Preachers like me could learn something from this passage. When I’m teaching a class, I often ask more questions than I answer. The classroom (even the Sunday school classroom) is a “safe place” for me to question the inherited doctrines of the faith: “Did Jesus really rise from the dead?” and “Does it matter whether Mary was a virgin?” But, from the pulpit, those questions don’t seem right. Maybe it’s because there is an implied (if not enforced) univocal engagement. No one else gets to speak but me! Or maybe it’s because speaking from the pulpit seems to carry with it the authority of the Church rather than just the authority of the preacher. Whatever the reason, without meaning to, I’ve made the classroom podium a place for dialectical engagement and the pulpit and place for people to just sit and listen. As someone whose job it is to preach the good news of Jesus Christ, that doesn’t seem like a very good pedagogical approach.

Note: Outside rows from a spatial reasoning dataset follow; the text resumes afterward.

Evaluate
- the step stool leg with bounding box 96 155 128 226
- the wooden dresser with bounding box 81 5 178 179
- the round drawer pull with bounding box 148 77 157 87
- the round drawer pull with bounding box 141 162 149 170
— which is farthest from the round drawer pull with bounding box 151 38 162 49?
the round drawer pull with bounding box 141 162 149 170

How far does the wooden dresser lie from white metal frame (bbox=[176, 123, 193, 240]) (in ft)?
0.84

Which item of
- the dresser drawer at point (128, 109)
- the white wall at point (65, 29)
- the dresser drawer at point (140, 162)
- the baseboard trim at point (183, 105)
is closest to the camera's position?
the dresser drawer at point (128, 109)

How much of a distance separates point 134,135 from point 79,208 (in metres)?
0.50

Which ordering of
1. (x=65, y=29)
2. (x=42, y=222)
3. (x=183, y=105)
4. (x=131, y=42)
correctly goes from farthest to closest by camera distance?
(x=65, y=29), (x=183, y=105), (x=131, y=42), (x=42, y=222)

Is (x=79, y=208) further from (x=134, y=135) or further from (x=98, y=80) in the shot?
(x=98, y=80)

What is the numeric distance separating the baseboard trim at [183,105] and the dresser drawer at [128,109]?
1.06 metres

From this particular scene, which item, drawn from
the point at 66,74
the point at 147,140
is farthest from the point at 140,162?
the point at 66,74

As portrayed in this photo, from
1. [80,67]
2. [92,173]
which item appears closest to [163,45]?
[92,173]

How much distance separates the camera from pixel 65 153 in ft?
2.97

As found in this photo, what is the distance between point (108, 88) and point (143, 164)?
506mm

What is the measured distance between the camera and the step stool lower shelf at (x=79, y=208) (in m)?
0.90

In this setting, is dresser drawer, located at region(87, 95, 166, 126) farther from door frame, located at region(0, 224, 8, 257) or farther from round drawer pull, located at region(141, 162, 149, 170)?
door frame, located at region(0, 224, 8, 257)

How can I bring more questions into the pulpit? Perhaps it’s by letting Jesus ask the questions himself. He doesn’t pull punches. In the accounts given to us, Jesus never seems to avoid confrontation. Maybe he’s the one who should engage the congregation. What would Jesus ask? How might his words stand for themselves? How might the preacher bring Jesus’ pedagogical technique into the pulpit? It’s not up to me to interpret what Jesus says as a mother robin might pre-digest a worm before regurgitating it for her young. Let the full-on power of Jesus’ words hit all of us. Let us engage them together. Let us hear what Jesus says and then digest it together. We are in the preaching process as colleagues—not as expert and students.